>> Begin Extract
A Calumny a Day To Keep Hillary Away
Tags: Hillary Clinton, readers
http://fish.blogs.nytimes.com/tag/hillary-clinton/

February 10, 2008, 9:08 pm

The responses to my column on Hillary Clinton-hating have been both voluminous (the largest number in the brief history of “Think Again”) and fascinating. The majority of posters agreed with the characterization of the attacks on Senator Clinton as vicious and irrational, but in not a few posts the repudiation of Hillary-hatred is followed by more of the same. Lisa (No. 17) nicely exemplifies the pattern. She begins by saying “I agree that there is a rabid nature in the manner in which numerous conservative groups attack Hillary Clinton,”, but in the very next sentence she declares that “most of Hillary’s reputation is well earned” and then she spends nine paragraphs being rabid. A significant minority of posters skipped the ritual disavowal of hatred and went straight to the task of adding to it.

These Clintonphobes said things like “there’s nothing to like about her”(394) and wrote at length about her clothing, her voice, her laugh, her arrogance, her “countless plastic surgeries” (an inference it would seem from the fact that at 60 she still looks good), her insincerity, her stridency, her ambition, her love of power, and her husband. In their view, the hatred they expressed was not irrational at all, but was provoked by record of crimes and character flaws they are happy to rehearse. Their mirror image on the left objected to my saying that President Bush fills the same role for liberals that Clinton fills for her detractors. No, no came the protest. However free-floating hatred of Clinton may be, hatred of Bush is firmly grounded in the record of a disastrous presidency that has left us at war, in debt, and in bad odor throughout the world. The two groups differed only in the bad qualities they attributed to their nemesis. Bush haters derided him as stupid. Clinton haters complained that she is too smart (the word “brilliant” is used as a pejorative), seems to know it all, and makes those who hear her speak feel they are less intelligent than she is.
>> End Extract
>> Begin Dataset extract
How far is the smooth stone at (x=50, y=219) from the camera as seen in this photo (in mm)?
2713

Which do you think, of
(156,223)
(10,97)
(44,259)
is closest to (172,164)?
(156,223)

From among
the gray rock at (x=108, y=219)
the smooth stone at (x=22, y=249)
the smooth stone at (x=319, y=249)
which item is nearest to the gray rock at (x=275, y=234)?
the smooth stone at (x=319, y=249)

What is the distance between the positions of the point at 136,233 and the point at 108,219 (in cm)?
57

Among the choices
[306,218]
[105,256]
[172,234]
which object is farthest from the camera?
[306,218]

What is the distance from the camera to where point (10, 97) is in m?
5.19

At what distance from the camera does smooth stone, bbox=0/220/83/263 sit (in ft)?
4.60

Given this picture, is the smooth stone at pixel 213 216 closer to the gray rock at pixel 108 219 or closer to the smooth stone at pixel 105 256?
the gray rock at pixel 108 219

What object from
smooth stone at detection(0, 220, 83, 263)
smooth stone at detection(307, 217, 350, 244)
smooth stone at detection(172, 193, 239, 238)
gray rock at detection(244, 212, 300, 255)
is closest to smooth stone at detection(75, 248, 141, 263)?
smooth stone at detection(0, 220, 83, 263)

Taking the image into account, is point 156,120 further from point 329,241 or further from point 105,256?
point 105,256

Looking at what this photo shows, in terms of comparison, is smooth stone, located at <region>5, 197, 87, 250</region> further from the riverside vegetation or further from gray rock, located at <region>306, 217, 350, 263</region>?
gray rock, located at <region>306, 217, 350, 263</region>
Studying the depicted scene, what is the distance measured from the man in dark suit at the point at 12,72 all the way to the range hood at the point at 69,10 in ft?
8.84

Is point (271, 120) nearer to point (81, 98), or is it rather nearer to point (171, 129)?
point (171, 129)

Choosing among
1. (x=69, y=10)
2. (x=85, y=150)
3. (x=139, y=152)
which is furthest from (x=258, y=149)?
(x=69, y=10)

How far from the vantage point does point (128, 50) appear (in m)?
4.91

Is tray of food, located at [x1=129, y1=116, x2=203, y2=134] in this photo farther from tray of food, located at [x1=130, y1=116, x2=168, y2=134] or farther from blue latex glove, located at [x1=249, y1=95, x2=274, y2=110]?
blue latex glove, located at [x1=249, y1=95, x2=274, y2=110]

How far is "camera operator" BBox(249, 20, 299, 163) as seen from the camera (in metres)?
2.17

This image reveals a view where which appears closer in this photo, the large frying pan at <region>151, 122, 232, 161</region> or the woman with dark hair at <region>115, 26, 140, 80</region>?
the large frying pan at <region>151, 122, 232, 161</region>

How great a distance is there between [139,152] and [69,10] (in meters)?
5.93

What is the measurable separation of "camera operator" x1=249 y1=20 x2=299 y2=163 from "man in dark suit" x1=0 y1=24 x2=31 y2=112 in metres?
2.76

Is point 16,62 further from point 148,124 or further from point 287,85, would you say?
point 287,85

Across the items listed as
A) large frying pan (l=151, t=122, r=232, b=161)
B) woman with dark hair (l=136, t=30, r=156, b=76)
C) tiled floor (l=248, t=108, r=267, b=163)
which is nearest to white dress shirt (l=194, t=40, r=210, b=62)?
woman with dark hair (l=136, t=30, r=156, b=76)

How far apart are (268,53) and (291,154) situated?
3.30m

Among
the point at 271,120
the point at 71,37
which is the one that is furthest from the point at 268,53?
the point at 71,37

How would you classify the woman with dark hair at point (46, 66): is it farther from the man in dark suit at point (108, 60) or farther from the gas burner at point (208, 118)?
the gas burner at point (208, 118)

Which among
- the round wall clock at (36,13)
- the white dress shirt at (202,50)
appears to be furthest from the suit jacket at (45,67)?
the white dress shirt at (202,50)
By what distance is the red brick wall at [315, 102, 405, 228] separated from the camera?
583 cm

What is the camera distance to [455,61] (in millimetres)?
>> End Dataset extract
Work instructions —
A. In the blog post, rewrite the stretch from "The responses to" through "adding to it." so that "fascinating" becomes "revealing".
B. According to the blog post, what three conditions has the Bush presidency left the country in, as Bush haters describe it?
C. Continue the blog post from its last sentence.

Answers below —
A.
The responses to my column on Hillary Clinton-hating have been both voluminous (the largest number in the brief history of “Think Again”) and revealing. The majority of posters agreed with the characterization of the attacks on Senator Clinton as vicious and irrational, but in not a few posts the repudiation of Hillary-hatred is followed by more of the same. Lisa (No. 17) nicely exemplifies the pattern. She begins by saying “I agree that there is a rabid nature in the manner in which numerous conservative groups attack Hillary Clinton,”, but in the very next sentence she declares that “most of Hillary’s reputation is well earned” and then she spends nine paragraphs being rabid. A significant minority of posters skipped the ritual disavowal of hatred and went straight to the task of adding to it.

B.
- at war
- in debt
- in bad odor throughout the world

C.
Comments like these would seem to lend support to the view (voiced by many respondents) that sexism is what ultimately motivates the Clinton bashers. “A woman who doesn’t apologize for who she is. What’s not to hate?” (79). “Any woman who is anything more than a wallflower will always be attacked” (105). “People just can’t tolerate a woman in power” (111). “Why not get right to heart of the matter? It’s sexism. Most women on this planet face it every day” (168). If so, they face it from women as well as from men, at least on the evidence provided here. Carol Maloney (158) reports that many of her intelligent women friends are unable “to discuss Hillary in a logical manner.” Kat (23) wonders why “women seem to be on the Hillary hatred bandwagon.” Carol (359) says “What I find most disturbing is the amount of hatred spewed at Hillary by those who are so much like her … It is very odd. Is it really self-hate?”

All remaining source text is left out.